▸ PROBLEM:
Would you please repeat the data that follows, exactly as it reads?

▸ SUPPLIED RECORDS:

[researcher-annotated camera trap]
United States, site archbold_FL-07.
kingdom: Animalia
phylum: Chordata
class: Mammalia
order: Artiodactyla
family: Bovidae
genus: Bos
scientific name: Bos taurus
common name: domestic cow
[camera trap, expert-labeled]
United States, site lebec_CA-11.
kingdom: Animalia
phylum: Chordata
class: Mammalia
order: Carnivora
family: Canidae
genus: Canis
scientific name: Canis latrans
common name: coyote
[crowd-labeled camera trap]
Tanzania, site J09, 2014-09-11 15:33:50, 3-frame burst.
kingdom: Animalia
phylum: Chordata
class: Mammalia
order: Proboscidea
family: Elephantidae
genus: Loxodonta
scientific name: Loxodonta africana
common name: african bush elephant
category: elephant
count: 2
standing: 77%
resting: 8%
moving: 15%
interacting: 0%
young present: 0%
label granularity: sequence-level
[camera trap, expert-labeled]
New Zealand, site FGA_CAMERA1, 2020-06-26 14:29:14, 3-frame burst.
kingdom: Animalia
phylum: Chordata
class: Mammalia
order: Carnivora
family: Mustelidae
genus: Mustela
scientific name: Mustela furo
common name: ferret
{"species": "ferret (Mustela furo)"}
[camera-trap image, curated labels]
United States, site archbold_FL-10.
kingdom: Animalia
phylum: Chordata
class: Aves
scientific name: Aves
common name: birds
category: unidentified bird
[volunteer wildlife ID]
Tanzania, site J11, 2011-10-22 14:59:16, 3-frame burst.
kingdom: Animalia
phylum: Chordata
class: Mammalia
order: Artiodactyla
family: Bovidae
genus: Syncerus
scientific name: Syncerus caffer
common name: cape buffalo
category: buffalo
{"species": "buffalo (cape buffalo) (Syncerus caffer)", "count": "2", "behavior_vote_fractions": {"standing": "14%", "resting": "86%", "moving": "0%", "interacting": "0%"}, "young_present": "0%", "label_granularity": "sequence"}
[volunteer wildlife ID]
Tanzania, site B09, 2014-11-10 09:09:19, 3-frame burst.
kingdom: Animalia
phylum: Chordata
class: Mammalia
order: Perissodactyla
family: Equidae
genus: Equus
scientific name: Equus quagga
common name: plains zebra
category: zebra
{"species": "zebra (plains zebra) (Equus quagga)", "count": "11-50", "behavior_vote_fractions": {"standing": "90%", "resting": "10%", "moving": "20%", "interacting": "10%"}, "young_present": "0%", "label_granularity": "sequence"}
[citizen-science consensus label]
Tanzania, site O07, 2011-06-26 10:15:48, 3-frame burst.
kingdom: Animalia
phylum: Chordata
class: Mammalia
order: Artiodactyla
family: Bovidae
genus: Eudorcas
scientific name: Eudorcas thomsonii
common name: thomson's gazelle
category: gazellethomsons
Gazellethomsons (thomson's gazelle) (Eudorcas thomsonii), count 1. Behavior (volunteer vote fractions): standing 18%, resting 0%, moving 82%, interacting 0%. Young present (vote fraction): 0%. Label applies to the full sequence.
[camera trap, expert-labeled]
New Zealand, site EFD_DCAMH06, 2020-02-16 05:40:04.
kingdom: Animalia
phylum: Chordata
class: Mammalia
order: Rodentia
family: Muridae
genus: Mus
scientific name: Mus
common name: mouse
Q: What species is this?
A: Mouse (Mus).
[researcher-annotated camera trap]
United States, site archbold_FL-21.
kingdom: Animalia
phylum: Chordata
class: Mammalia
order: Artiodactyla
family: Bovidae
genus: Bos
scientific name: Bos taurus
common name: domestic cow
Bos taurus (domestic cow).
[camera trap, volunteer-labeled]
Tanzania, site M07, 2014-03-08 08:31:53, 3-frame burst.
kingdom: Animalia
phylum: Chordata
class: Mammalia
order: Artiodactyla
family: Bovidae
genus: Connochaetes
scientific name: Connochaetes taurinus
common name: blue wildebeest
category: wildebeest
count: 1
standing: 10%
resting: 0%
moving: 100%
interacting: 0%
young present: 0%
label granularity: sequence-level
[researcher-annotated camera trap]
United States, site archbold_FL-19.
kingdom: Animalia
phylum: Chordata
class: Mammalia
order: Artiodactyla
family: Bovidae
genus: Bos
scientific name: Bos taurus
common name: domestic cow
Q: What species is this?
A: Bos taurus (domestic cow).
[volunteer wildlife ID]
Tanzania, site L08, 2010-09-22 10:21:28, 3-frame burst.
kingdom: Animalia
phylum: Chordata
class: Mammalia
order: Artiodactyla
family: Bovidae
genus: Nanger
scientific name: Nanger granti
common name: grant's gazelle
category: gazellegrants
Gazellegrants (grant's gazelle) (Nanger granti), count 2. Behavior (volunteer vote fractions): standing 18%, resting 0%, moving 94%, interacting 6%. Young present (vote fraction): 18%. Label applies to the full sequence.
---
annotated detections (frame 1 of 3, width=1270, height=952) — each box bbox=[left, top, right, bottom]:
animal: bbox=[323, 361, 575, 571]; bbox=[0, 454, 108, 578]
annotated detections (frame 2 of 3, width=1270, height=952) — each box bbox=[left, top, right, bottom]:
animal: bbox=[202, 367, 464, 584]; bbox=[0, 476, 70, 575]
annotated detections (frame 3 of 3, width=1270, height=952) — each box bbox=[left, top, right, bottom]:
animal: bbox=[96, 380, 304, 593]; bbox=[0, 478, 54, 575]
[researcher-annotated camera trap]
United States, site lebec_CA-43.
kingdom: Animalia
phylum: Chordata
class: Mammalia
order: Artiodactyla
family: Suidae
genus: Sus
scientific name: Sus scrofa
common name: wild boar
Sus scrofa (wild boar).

▸ PROBLEM SOLUTION:
[researcher-annotated camera trap]
United States, site archbold_FL-07.
kingdom: Animalia
phylum: Chordata
class: Mammalia
order: Artiodactyla
family: Bovidae
genus: Bos
scientific name: Bos taurus
common name: domestic cow
[camera trap, expert-labeled]
United States, site lebec_CA-11.
kingdom: Animalia
phylum: Chordata
class: Mammalia
order: Carnivora
family: Canidae
genus: Canis
scientific name: Canis latrans
common name: coyote
[crowd-labeled camera trap]
Tanzania, site J09, 2014-09-11 15:33:50, 3-frame burst.
kingdom: Animalia
phylum: Chordata
class: Mammalia
order: Proboscidea
family: Elephantidae
genus: Loxodonta
scientific name: Loxodonta africana
common name: african bush elephant
category: elephant
count: 2
standing: 77%
resting: 8%
moving: 15%
interacting: 0%
young present: 0%
label granularity: sequence-level
[camera trap, expert-labeled]
New Zealand, site FGA_CAMERA1, 2020-06-26 14:29:14, 3-frame burst.
kingdom: Animalia
phylum: Chordata
class: Mammalia
order: Carnivora
family: Mustelidae
genus: Mustela
scientific name: Mustela furo
common name: ferret
{"species": "ferret (Mustela furo)"}
[camera-trap image, curated labels]
United States, site archbold_FL-10.
kingdom: Animalia
phylum: Chordata
class: Aves
scientific name: Aves
common name: birds
category: unidentified bird
[volunteer wildlife ID]
Tanzania, site J11, 2011-10-22 14:59:16, 3-frame burst.
kingdom: Animalia
phylum: Chordata
class: Mammalia
order: Artiodactyla
family: Bovidae
genus: Syncerus
scientific name: Syncerus caffer
common name: cape buffalo
category: buffalo
{"species": "buffalo (cape buffalo) (Syncerus caffer)", "count": "2", "behavior_vote_fractions": {"standing": "14%", "resting": "86%", "moving": "0%", "interacting": "0%"}, "young_present": "0%", "label_granularity": "sequence"}
[volunteer wildlife ID]
Tanzania, site B09, 2014-11-10 09:09:19, 3-frame burst.
kingdom: Animalia
phylum: Chordata
class: Mammalia
order: Perissodactyla
family: Equidae
genus: Equus
scientific name: Equus quagga
common name: plains zebra
category: zebra
{"species": "zebra (plains zebra) (Equus quagga)", "count": "11-50", "behavior_vote_fractions": {"standing": "90%", "resting": "10%", "moving": "20%", "interacting": "10%"}, "young_present": "0%", "label_granularity": "sequence"}
[citizen-science consensus label]
Tanzania, site O07, 2011-06-26 10:15:48, 3-frame burst.
kingdom: Animalia
phylum: Chordata
class: Mammalia
order: Artiodactyla
family: Bovidae
genus: Eudorcas
scientific name: Eudorcas thomsonii
common name: thomson's gazelle
category: gazellethomsons
Gazellethomsons (thomson's gazelle) (Eudorcas thomsonii), count 1. Behavior (volunteer vote fractions): standing 18%, resting 0%, moving 82%, interacting 0%. Young present (vote fraction): 0%. Label applies to the full sequence.
[camera trap, expert-labeled]
New Zealand, site EFD_DCAMH06, 2020-02-16 05:40:04.
kingdom: Animalia
phylum: Chordata
class: Mammalia
order: Rodentia
family: Muridae
genus: Mus
scientific name: Mus
common name: mouse
Q: What species is this?
A: Mouse (Mus).
[researcher-annotated camera trap]
United States, site archbold_FL-21.
kingdom: Animalia
phylum: Chordata
class: Mammalia
order: Artiodactyla
family: Bovidae
genus: Bos
scientific name: Bos taurus
common name: domestic cow
Bos taurus (domestic cow).
[camera trap, volunteer-labeled]
Tanzania, site M07, 2014-03-08 08:31:53, 3-frame burst.
kingdom: Animalia
phylum: Chordata
class: Mammalia
order: Artiodactyla
family: Bovidae
genus: Connochaetes
scientific name: Connochaetes taurinus
common name: blue wildebeest
category: wildebeest
count: 1
standing: 10%
resting: 0%
moving: 100%
interacting: 0%
young present: 0%
label granularity: sequence-level
[researcher-annotated camera trap]
United States, site archbold_FL-19.
kingdom: Animalia
phylum: Chordata
class: Mammalia
order: Artiodactyla
family: Bovidae
genus: Bos
scientific name: Bos taurus
common name: domestic cow
Q: What species is this?
A: Bos taurus (domestic cow).
[volunteer wildlife ID]
Tanzania, site L08, 2010-09-22 10:21:28, 3-frame burst.
kingdom: Animalia
phylum: Chordata
class: Mammalia
order: Artiodactyla
family: Bovidae
genus: Nanger
scientific name: Nanger granti
common name: grant's gazelle
category: gazellegrants
Gazellegrants (grant's gazelle) (Nanger granti), count 2. Behavior (volunteer vote fractions): standing 18%, resting 0%, moving 94%, interacting 6%. Young present (vote fraction): 18%. Label applies to the full sequence.
---
annotated detections (frame 1 of 3, width=1270, height=952) — each box bbox=[left, top, right, bottom]:
animal: bbox=[323, 361, 575, 571]; bbox=[0, 454, 108, 578]
annotated detections (frame 2 of 3, width=1270, height=952) — each box bbox=[left, top, right, bottom]:
animal: bbox=[202, 367, 464, 584]; bbox=[0, 476, 70, 575]
annotated detections (frame 3 of 3, width=1270, height=952) — each box bbox=[left, top, right, bottom]:
animal: bbox=[96, 380, 304, 593]; bbox=[0, 478, 54, 575]
[researcher-annotated camera trap]
United States, site lebec_CA-43.
kingdom: Animalia
phylum: Chordata
class: Mammalia
order: Artiodactyla
family: Suidae
genus: Sus
scientific name: Sus scrofa
common name: wild boar
Sus scrofa (wild boar).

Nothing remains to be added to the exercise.